(Extracted text begins)
I still don't believe he bought a physical copy of it, Hax Monster reviews Ride to Hell Retribution known at the worst game ever!

Posted by: Jason Silverain / Category: , , ,




Writing game reviews is always partly a matter of fact and partly a matter of opinion. One can surely argue a game’s quality based on subjective matters, like atmosphere and story. Sometimes, however, you can rely on objective matters to defend your point of view, which mostly has to do with the game’s functionality or originality. The latter is very much preferable, because you can make a way more certain case. I find myself in that comfortable position right now, reviewing Ride to Hell Retribution, also known as the worst game ever.

Abandon all hope ye who enter here. Know the face of the beast.

The quality of this game has reached such a low point that the amazement is less about how the developers could make such horrible mistakes and more about how no one apparently raised the question if perhaps this abomination should be cancelled to save developer Eutechnyx’s dignity. After all, it does not take a trained eye to discover the gullibility in the first minute of gameplay. 

Considering that this game is so bad that a standard reviewing structure won’t be very practical here, I decided the best way to review Ride to Hell was to first list the few things that the game did not do poorly, as well as the possibilities that the game had as a concept, after which I’ll list the most prominent failures. I can unfortunately not mention all of them, because my review’s reading time would outlast the game’s miserable runtime.
(Extracted text ends)
Tasks to complete:
a. From the Ride to Hell Retribution review, list the examples it gives of subjective matters and of objective matters a reviewer can rely on.
b. Carry on the Ride to Hell Retribution review from its final sentence.
(Supplied information begins)
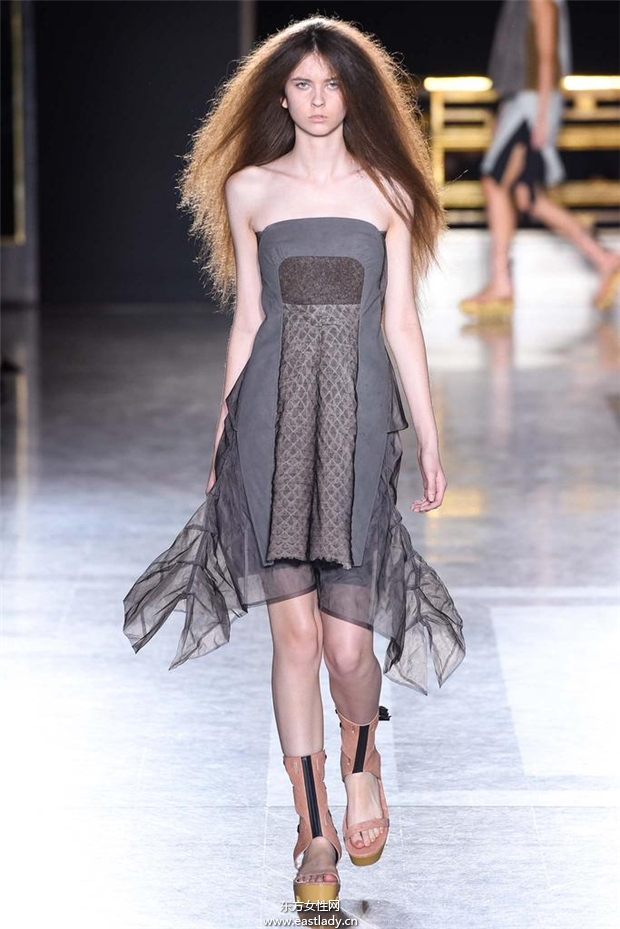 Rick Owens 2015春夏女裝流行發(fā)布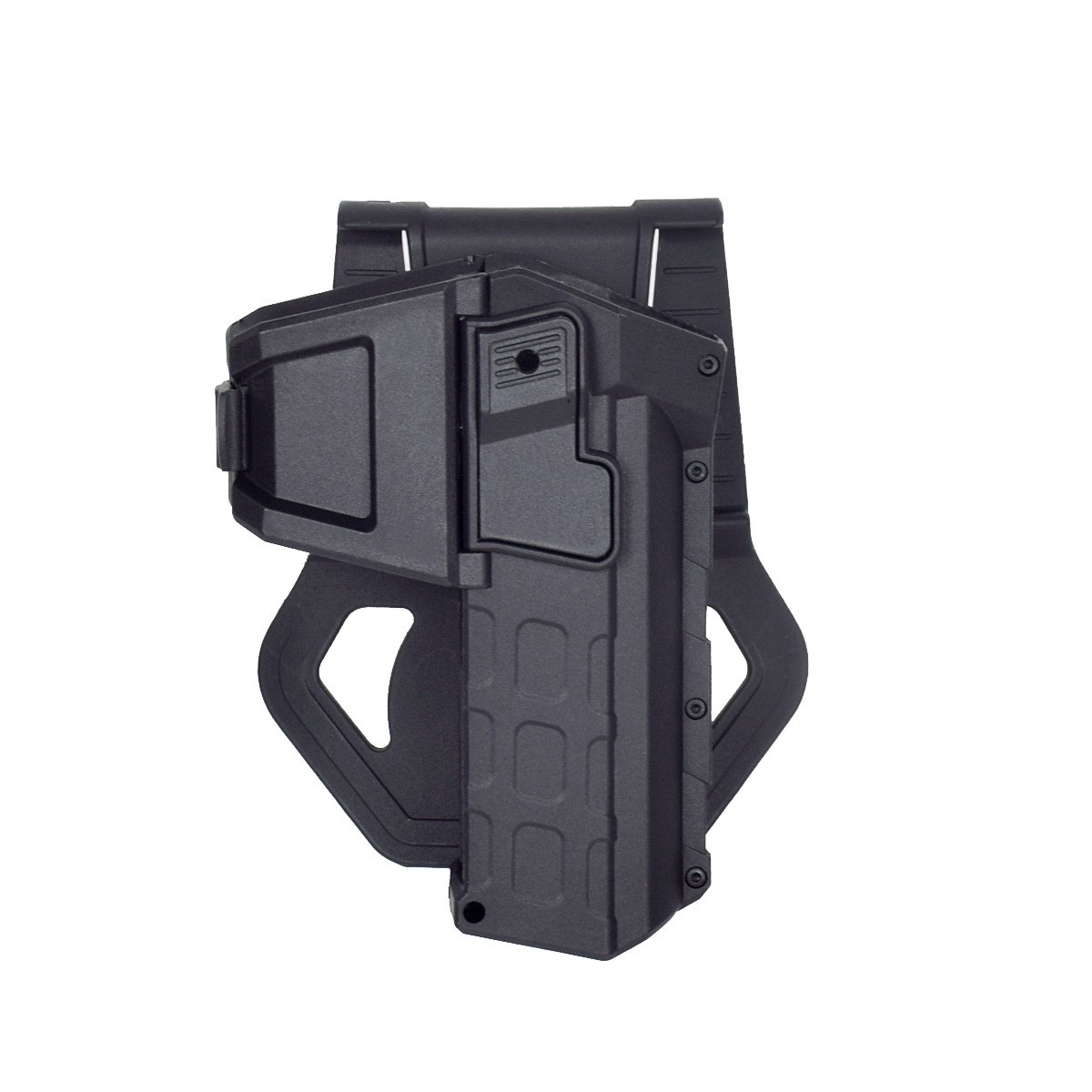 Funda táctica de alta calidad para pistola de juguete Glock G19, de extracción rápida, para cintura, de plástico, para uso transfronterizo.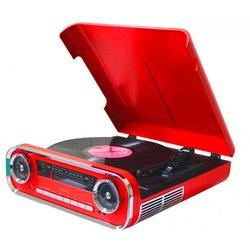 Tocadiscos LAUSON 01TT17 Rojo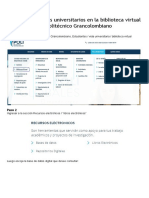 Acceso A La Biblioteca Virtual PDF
(Supplied information ends)
Results:
a.
Subjective matters: atmosphere, story
Objective matters: functionality, originality

b.
 This could of a way of exploring the desire for freedom but what we got was every horrible element from the life.

Firstly, the game had some good potential in the conceptual stages of development. Since there are not so many games set in the 1960’s and since a biker game could be cool it makes sense that the devs wanted to make something like that. Prior to release there was talk of Ride to Hell being an open world sandbox where you could explore the American motorways in a true biker-gang style. That would be awesome, for sure. Ride to Hell is no sandbox and offers no freedom, but if it had been that many would have appreciated it. It would have had an original setting and time period, as well as gameplay that would fit the setting well. 
 
And even though some will certainly disagree with me, there are a few things that the game does do well. Most of them are hard to spot because failures pile up on them like leaves during autumn, but in those little pieces you can see the shine of the diamond that was the concept. Most prominently, the game offers nice variation. The hub-based mission gameplay switches between biker-driving sections, sometimes intermixed with combat, melee combat sections and cover-based shooting. In between all of that you can spend time in the microscopic hub town where you can buy upgrades and modify your motorbike. 


 No Saints Row 3 but I see the possibilities.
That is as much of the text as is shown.